The Root Editor-in-Chief Henry Louis Gates Jr. recently discussed his latest book and four-part documentary, Black in Latin America, on NPR's Fresh Air With Terry Gross. In Black in Latin America, Gates highlights the impact of the slave trade on countries south of the border, such as Mexico, Brazil and Cuba, and its lasting effects on Latin America's cultural history.
The descendants of slaves brought to Latin and South America, says Gates, don't identify as white or black the way many Americans do. In Brazil, there are 134 categories of blackness to describe someone of African descent.
"[They say], 'I'm not black. I'm murano [or] I'm kubuku,' he says. "You could say that these societies have refused to be locked into this ridiculous binary opposition between black and white the way we are here in America, and they've socially constructed race or ethnicity in a more subtle way than we could ever imagine."
In each of the countries Gates examined, there were also policies enacted to "whiten" the complexion of the country soon after receiving an influx of slaves. In Brazil for instance, 4 million white Europeans and 185,000 Japanese immigrants were allowed into the country between 1884 and 1939. Cuba and Mexico also had similar policies in place.

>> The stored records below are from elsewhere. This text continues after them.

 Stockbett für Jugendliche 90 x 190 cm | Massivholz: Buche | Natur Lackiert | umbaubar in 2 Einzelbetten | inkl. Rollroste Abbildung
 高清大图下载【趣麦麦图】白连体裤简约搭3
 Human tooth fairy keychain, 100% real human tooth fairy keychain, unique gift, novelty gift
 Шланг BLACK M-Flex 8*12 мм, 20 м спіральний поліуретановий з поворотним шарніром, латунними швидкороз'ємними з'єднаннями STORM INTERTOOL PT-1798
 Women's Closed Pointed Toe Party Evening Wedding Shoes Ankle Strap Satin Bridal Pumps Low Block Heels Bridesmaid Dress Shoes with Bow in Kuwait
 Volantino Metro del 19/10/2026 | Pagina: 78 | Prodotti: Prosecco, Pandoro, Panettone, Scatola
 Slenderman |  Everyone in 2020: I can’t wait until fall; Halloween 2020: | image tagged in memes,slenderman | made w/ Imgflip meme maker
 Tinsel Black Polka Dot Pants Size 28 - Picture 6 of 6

"They were trying to do two things," says Gates. "They wanted to bring in white families so that the white population would increase. But they also assumed, because so many of these indentured immigrants would be men, that interracial sexual liaisons would ensue — and indeed they did. So whitening was to be achieved in two ways: through white people marrying white people and a browning movement, when a series of racial gradations would be created through interracial sexuality."